Living, the poet is carrying on that struggle for the maintenance of a living language, […] which must be kept up in every generation; dead, he provides standards for those who take up the struggle after him’ (T. S. ELIOT).
23 March 1921 – Virginia Woolf made an entry in her diary describing a taxi ride she shared that evening with T.S. Eliot in which she told him that neither of them were as good as Keats. He agreed noting that neither of them wrote ‘classics straight off’ because ‘we’re trying something harder’.
I am not even tempted to suggest that by a ‘living language’ Eliot was referring to that used by everyday people in their everyday lives. It takes only one look at his landmark poem, The Waste Land, and its collage of disjointed imagery, references to classical myth (by his own admission in his notes to the poem, he says that Tiresias, punished for affronting the Greek goddess Hera, is the ‘most important personage’ in the poem), and German, Greek, French, and Italian passages to realise that Eliot was not the least interested in making his mark on the common folk. What interest could he possibly have in maintaining a ‘living language’ for use by the likes of the ‘bored and tired typist’ and her ‘young man carbuncular’ that he so sardonically depicts in that poem’s section entitled The Fire Sermon?
By ‘living language’ he must be referring to something else – something perhaps related to that comment he made in the taxi to Woolf – something that would impress not only (1) his contemporaries like Woolf (he read The Waste Land out loud in her parlour and the Woolf’s publishing company, The Hogarth Press, printed the UK version of his poem) but also (2) those poets who (as he notes) will take up the struggle after him.
Unfortunately for purposes of that ‘living language’, these later poets are inextricably linked with those who have come before. In his essay, Tradition and the Individual Talent, Eliot suggests that (at least in the eyes of a critic) a poet always walks a thin line between being innovative and following in the footsteps of those before him – get the mix wrong and the poet will either be regurgitating the past or completely out in the (present) left field. Eliot also suggests that an aspiring poet should aways be aware of the ‘main current’ (which does not always flow from those with the most distinguished reputations) whilst at the same time being aware that art never improves (albeit the subject matter changes).

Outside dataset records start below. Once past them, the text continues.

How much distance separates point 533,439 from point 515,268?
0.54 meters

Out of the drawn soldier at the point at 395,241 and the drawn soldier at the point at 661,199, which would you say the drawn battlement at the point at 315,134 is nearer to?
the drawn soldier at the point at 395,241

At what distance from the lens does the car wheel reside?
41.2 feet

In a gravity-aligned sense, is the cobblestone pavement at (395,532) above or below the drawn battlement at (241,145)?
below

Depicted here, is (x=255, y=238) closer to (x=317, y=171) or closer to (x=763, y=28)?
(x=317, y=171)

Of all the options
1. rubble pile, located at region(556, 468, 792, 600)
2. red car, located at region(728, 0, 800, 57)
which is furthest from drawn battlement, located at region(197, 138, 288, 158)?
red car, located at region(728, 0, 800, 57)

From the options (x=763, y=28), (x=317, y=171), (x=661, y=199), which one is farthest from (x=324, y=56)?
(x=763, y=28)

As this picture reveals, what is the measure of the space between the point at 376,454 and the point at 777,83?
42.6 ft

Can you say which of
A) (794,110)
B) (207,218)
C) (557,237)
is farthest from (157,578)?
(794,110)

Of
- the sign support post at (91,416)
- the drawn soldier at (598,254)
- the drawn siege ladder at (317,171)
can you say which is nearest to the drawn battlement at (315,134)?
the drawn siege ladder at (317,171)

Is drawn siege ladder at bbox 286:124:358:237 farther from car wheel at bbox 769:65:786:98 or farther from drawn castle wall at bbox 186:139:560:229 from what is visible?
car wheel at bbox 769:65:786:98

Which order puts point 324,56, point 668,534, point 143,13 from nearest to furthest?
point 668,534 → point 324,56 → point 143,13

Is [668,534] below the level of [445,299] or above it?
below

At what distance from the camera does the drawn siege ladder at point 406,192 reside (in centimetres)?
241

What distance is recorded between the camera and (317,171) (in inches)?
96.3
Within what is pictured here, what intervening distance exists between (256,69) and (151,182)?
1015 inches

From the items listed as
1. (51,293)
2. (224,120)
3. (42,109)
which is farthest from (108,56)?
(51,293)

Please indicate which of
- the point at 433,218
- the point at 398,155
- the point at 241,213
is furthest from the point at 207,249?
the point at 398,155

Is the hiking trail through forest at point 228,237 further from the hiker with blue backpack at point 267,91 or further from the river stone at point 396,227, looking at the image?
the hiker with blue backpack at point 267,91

Quite what all this means for the struggle of maintaining a ‘living language’, we can only conjecture – not only can maintaining this ‘living language’ not have to much do with innovation which usually strives to improve art, but it also can not have much to do with the poet’s personal experience because in that same essay, Eliot advises that the ‘emotion of art is impersonal’. If the ‘living language’ is neither about living, nor about how the folks in the street communicate, nor about taking a innovative approach to poetry, then about what can it be?
The only sensible answer remaining is in regards to subject matter (which admittedly according to Eliot does change); here the horrors of the Great War of 1915-18 come to the fore – for it is without argument that for many people (including poets) this war quite literally changed their world. Now we return to The Waste Land on more solid ground – for it more than adequately incorporates the destructive element of this war. Now the disjointed imagery makes more sense – how could anyone who had lived through such unprecedented devastation feel anything but disconnected? Now the sad reminiscences of the speaker in The Burial of the Dead about drinking coffee in the ‘sunlight’ in the ‘Hofgarten’ before going ‘down’ – ‘hold on tight’ – can be seen as both contemporary and timeless – that and ‘weren’t you with me at ‘Mylae’? serves to remind us that sadly war and its devastating are enduring through the generations – now the connections drawn between that ancient Battle of Mylae in 260 BC and the ‘corpses’ that have ‘begun to sprout’ in 1918 make perfect sense.
In summary, if in Eliot’s estimation any living poet is to carry on that struggle for the maintenance of a ‘living language’, he must look not to his personal experience nor to his innovative techniques, but instead to his subject matter else when dead and judged by those who will struggle after him, he will be judged to have simply regurgitated that which has come before or relegated to the ranks of poets deemed to have been out in left field. Quite how such judgement squares with Eliot’s comment to Virginia Woolf that he and she were not writing ‘classics’ as did Keats but ‘trying something harder’, I am afraid that I still cannot quite say except perhaps in the extent that Eliot hopes it shall place him in the ranks of those of his contemporaries who will someday have the most distinguished reputations.